Graham Henley, head of PricewaterhouseCoopers' Australian computer forensic division, said IT managers tend to take matters into their own hands when computer-related crime is identified in an organisation.
"This is a huge problem for investigators because the IT manager will see the discrepancy first so it will never see the light of day," Henley explained.
"The last thing they want to do is go to the police because [as a result of publicity] the company share price could drop $10 overnight."
This is where the PricewaterhouseCoopers dispute analysis and investigation division steps in, as most organisations want to avoid unfavourable publicity.
However, when they get to the scene of the crime investigators often find the IT manager has accidentally wiped out, or overwritten data, Henley said.
"Just turning the computer on or off alters dates, times and other relevant information," Henley said.
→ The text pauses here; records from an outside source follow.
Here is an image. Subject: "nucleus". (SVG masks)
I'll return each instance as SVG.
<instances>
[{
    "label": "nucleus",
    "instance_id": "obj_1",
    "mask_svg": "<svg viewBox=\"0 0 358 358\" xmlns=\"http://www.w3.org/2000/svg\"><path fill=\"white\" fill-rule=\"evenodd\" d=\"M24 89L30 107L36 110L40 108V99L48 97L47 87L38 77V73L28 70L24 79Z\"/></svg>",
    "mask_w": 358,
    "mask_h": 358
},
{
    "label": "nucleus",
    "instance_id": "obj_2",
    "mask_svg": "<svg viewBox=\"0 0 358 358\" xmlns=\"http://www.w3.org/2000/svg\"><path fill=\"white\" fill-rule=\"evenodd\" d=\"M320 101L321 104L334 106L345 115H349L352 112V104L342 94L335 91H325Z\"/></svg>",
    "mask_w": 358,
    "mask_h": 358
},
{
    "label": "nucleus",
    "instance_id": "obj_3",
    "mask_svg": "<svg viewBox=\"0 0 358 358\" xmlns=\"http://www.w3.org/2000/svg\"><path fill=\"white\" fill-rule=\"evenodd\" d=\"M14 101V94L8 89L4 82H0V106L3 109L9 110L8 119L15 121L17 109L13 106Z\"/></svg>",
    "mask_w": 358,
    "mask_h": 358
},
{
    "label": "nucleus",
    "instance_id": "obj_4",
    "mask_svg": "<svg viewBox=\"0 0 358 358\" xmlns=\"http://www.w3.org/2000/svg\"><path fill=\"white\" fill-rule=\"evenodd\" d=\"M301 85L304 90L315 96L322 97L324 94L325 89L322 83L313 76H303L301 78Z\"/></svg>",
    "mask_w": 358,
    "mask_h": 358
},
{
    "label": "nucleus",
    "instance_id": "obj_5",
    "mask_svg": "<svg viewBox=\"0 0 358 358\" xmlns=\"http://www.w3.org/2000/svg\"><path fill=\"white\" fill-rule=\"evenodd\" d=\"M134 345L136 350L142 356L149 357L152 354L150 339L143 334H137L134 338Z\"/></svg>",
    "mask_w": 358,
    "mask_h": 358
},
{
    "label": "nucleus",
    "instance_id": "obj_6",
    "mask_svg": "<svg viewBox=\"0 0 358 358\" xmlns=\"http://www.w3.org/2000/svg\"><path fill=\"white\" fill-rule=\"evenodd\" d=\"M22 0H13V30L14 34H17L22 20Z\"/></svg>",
"We go straight into the workplace and take a forensic image of a suspect's computer so obviously we don't want the alleged crime scene tainted at all.
"Organisations prefer to use our services because if they go to the police they lose control of the investigation and the information is usually commercially sensitive."
Henley said the division provides a brief of evidence that can then be forwarded to police for a conviction.
He said Internet crime has skyrocketed 600 per cent since 1998 and the global bill for cyber software theft has reached $250 billion.
"In the past 12 months we have examined more than 1000 cases of piracy; cybercrime in Australia is estimated to be in the range of $4 billion to $14 billion but these figures are notoriously inaccurate because it is mostly unreported," Henley said.